She scoffs and acts like I’m the aggressor here. Home at last, only to assume my rightful mantle as the problem child. I don’t know why I thought it would be any different, really.
“Where is she going?” Aiden interrupts, leaning to peer out the window like there’s a chance Elise’s car will turn around in the next few minutes. “Did she say she was heading to the brewery or going home?”
“I don’t know,” I snap over my shoulder. Aiden mutters something about just wondering, and slumps against the window.
I sigh and scrub a hand over my face. He didn’t deserve that from me. “I’m sorry, man. I think we all just need a minute.”
“We all need a minute,” my mother echoes, clearly in disagreement. She turns her glare on me, hands on her hips, and asks the question I’ve been dreading. “I want to know why you scared her off. I mean, what are you even doing here?”
My jaw tightens. Keeping my promise to Elise is already being tested, and I doubt my family is going to stop until they’re satisfied.
“I heard about the wedding. Laura posted about it,” I say, kind of casually. I wince as my mom’s perfectly plucked, thin eyebrows narrow.
“Laura told you?”
“No, Mom, she posted a picture of the wedding prep online.”
“I need to have a word with her,” Mom sighs. She puts her head in her hand, careful not to disturb her makeup or hair as she does. After a long moment, she simply says, “Well, we don’t have you in the seating chart.”
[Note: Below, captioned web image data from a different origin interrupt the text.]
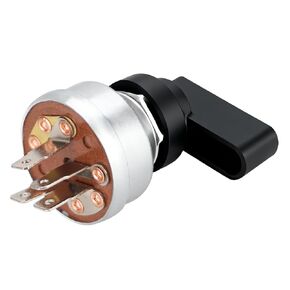 Starter Ignition Switch 4 Position 4 Terminal with Handle Lever Fits for Miller Welder,OE 217680 & 207073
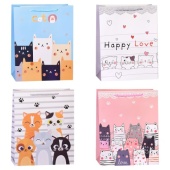 Пакет подарочный 26*32*10 "Кошечки"   00-3059 / 414005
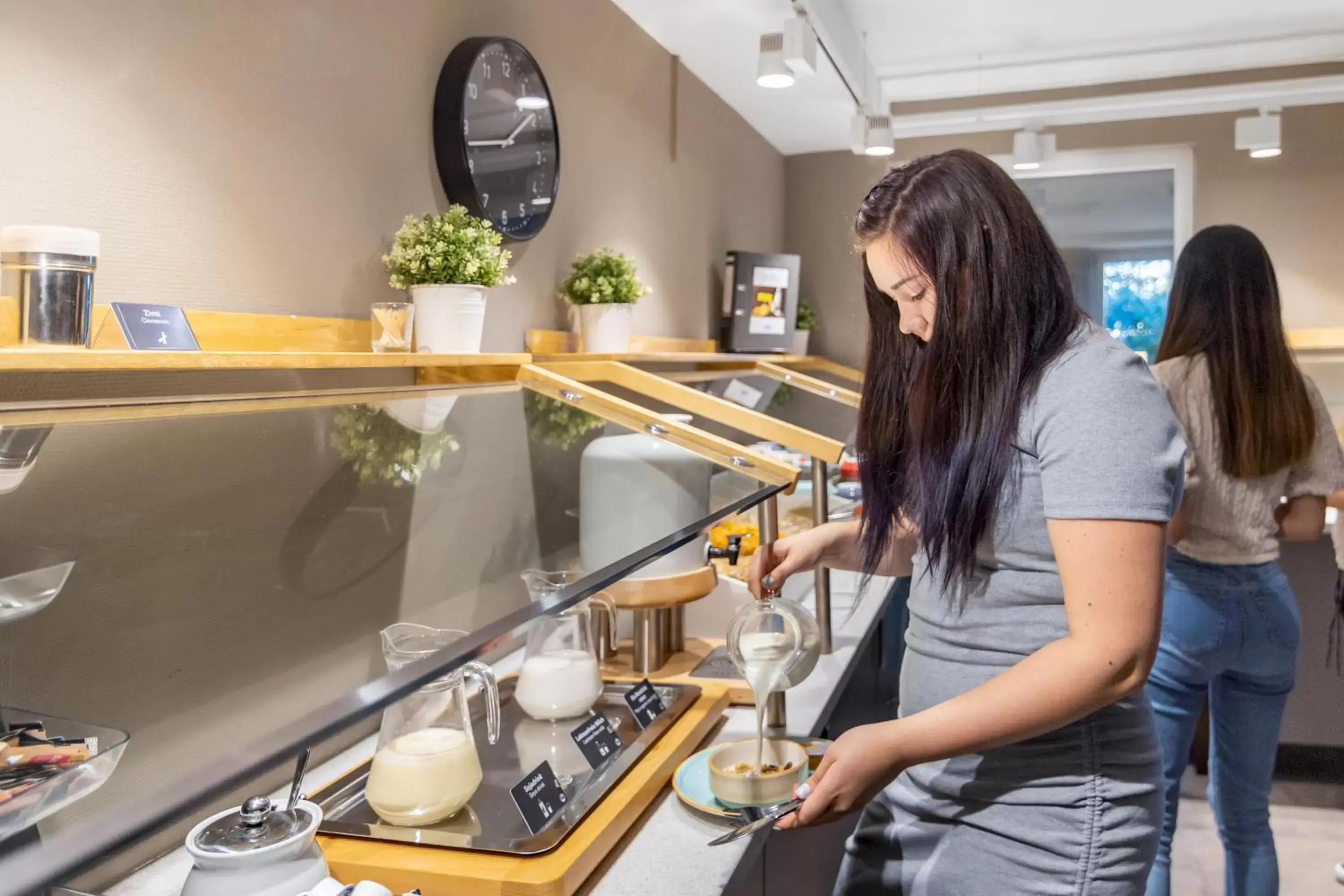 Buffet breakfast in a&o Dresden Hauptbahnhof Buffet breakfast in a&o Dresden Hauptbahnhof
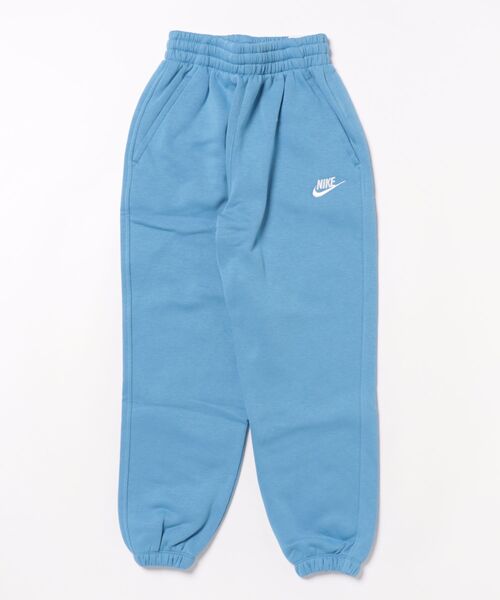 NIKE（ナイキ）の「《NIKEアパレル》YTHガールズNSWクラブフリースOVRSZD（スウェットパンツ・キッズ・ブラック/グレー/ライトブルー/ライトインディゴブルー・160/150/140/130）」の3枚目の写真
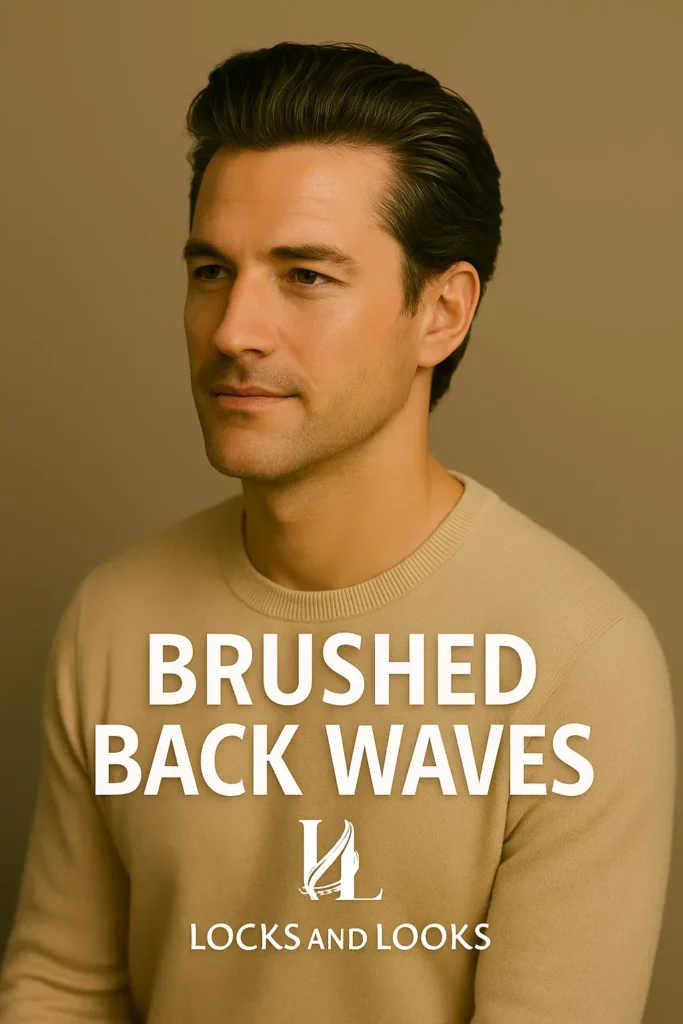 Brushed Back Waves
It’s as close to a direct statement that I’m not actually welcome here as I’ll probably get.
Logan materializes in the room in that sneak-up-on-you way he has, holding a few slices of cake that look like they’ve been in the oven too long, just on the edge of burning.
“I don’t know if Elise was planning to put icing on these, but I like the rum raisin one,” he says, his tone pretty indifferent tothe situation. I know that asshole is enjoying this. “But I know not everyone likes raisins, and I could go with the other one if she has a good icing flavor pairing for it.”
It’s so weird to hear him talk about my ex-wife like he knows her. He’d been on our parents’ side when Dad said he’d disown me if I brought home a human girl. How can he talk like he respects her opinions?
My mom barely looks at Logan. She’s too busy being disappointed in me, and after being gone for eight years, I guess we’ve got a lot of time to make up.
After a few more thoughtful chews in the utter silence of the family meeting in the foyer, Logan offers, “I’ll call her in a bit, then.”
He would be the one to try to do damage control. He was always the good son. Of course, he would also be the one to get married to someone our mom picked out.
“I heard there’s been wolf sightings, Mom. Animal attacks,” I say, trying to stress the urgency that news made me feel. She looks on at me, unmoved, like I said nothing at all.
I glance at Aiden and Logan, the weight of that statement falling over them, at least. Their faces darken.
I’m not about to outright accuse one of them of going feral and attacking people. The pack code has always been not to expose outsiders to our curse, but going feral tends to make a wolf forget about upholding the code.
My mother, an alpha in her own right, purses her lips and deigns not to make eye contact with any of us. I know what she thinks. If I’m going to open this other whole can of worms andimply one of them has been losing themselves in their wolf form, it’ll have been my fault for leaving the pack in the first place.
I sigh and back off. “I was worried about you all. That’s it.”
“There have been no wolf sightings,” she says resolutely, and, for a moment, I doubt myself. I haven’t been here, maybe she knows better than I do.
But I can’t disregard what Laura told me.
I scoop up the newspaper from the table, holding it up for her to see. “What do you call this?”
“It’s nothing! We’re fine, we are as strong a family as we’ve ever been,” she insists.
She hasn’t changed, I realize. Eight years and not one shred of remorse, or reconsideration. She holds my stare with her arms crossed over her chest, determined to simply put her foot down. Deny, deny, deny, until the world follows suit and agrees with her.
I look her in the eyes, searching for any reprieve.
“Well, then. I see I was wrong to come here,” I say, grabbing my bag from the hook and heading back towards the door. There’s a little too much bite in my voice for talking to my mother.
I can see her wince at the snarl in my words, and it pierces my chest to see that I’m hurting her. I want it to stop, but I need her to stop fighting me too.